- Available data -
- - -

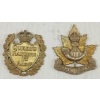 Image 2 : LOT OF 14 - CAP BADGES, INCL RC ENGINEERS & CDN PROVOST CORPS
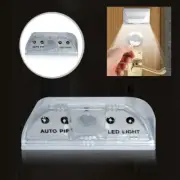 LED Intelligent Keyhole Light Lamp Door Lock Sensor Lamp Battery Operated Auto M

- - -

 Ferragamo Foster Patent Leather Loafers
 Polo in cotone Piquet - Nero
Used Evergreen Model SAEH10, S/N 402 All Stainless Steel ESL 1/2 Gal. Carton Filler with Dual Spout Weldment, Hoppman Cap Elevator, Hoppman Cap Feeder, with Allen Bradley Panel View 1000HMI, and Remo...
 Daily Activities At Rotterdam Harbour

- - -

- Problem details -
Repeat the lines from the one with "Image 2 : LOT" up to and including the one with "LED Intelligent Keyhole", changing "Battery Operated" to "Solar Powered" and keeping everything else the same. Leave the pictures out.

- Answer space -
 Image 2 : LOT OF 14 - CAP BADGES, INCL RC ENGINEERS & CDN PROVOST CORPS
 LED Intelligent Keyhole Light Lamp Door Lock Sensor Lamp Solar Powered Auto M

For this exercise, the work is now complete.